Le altre partite sono prodotte dalla Lega Serie A attraverso una serie di service tra cui il più importante è la Nvp società leader nel settore che è anche quotata in Borsa. In un futuro nemmeno così lontano, si potrebbe ipotizzare l’autoproduzione delle partite e la vendita poi a chiunque ne facesse richiesta. Bypassando la tradizionale vendita dei diritti tv. Non ci sarebbero particolari investimenti da effettuare per le infrastrutture. Resterebbe da coprire la parte giornalistica (telecronista e bordocampisti), più una serie di optional già disponibili come ad esempio la telecamera dedicata a un personaggio, le immagini col drone.

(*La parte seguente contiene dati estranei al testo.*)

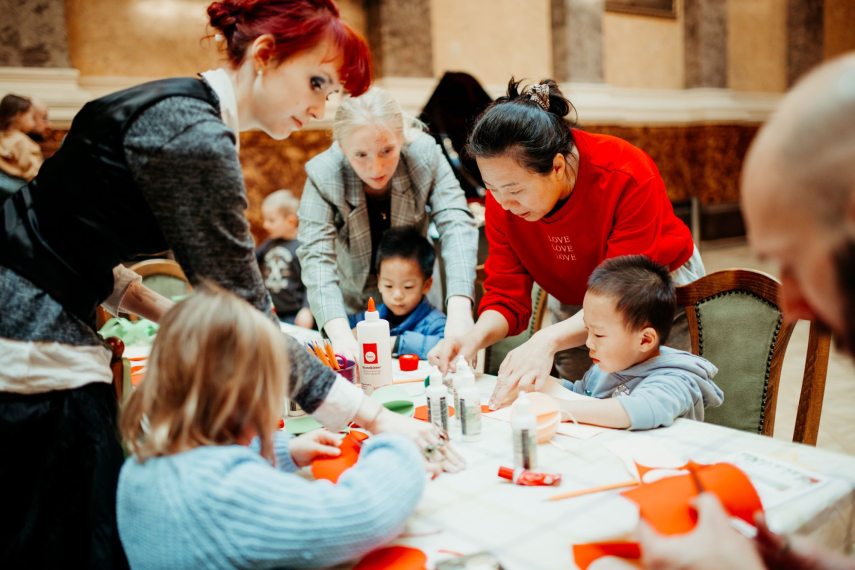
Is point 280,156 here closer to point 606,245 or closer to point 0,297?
point 606,245

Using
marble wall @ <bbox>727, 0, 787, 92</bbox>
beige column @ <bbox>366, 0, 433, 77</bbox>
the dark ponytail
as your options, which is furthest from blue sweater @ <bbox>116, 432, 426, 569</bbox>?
marble wall @ <bbox>727, 0, 787, 92</bbox>

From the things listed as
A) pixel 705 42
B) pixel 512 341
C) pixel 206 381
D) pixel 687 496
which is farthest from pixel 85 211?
pixel 705 42

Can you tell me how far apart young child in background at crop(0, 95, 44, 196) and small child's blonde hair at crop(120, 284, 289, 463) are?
117 inches

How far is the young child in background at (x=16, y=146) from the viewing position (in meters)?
3.65

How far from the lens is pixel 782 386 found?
4.02 meters

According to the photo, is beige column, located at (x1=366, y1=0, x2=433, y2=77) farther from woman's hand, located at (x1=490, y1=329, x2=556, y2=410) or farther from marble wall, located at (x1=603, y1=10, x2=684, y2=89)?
woman's hand, located at (x1=490, y1=329, x2=556, y2=410)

All’estero già funziona così. L’Equipe ad esempio trasmette le partite. Il sistema sarebbe quello cinematografico. Le tv o i giornali che volessero trasmettere le partite, sarebbero equiparate né più né meno alle sale cinematografiche. Tratterebbero una percentuale (attorno al 10%), il resto andrebbe ai produttori ossia ai club.

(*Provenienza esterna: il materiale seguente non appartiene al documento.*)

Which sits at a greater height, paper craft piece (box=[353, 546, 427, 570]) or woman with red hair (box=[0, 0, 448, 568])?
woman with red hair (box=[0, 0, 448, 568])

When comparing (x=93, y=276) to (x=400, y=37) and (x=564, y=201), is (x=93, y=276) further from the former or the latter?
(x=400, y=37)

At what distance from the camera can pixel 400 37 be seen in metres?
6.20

Le partite come i film. Sarebbe un sistema aperto. Certamente più rischioso, perché di partita in partita dipendente dal mercato. Ma senza la paura che da un momento all’altro crolli tutto. E ci sarebbe il vantaggio di gestire il prodotto in prima persona. Questo invoglierebbe a migliorarlo per poter venderlo a più utenti. Una Serie A più appetibile equivarrebbe a più chance di guadagnare. Con le dovute differenze si entrerebbe in una mentalità da Nba: la cura del prodotto nella sua globalità, perché al fondo converrebbe a tutti.
Sembra un discorso futuristico. In realtà lo è decisamente meno di quanto possiamo immaginare. Il business calcio sta cambiando molto rapidamente e anche i presidenti di Serie A se ne stanno accorgendo.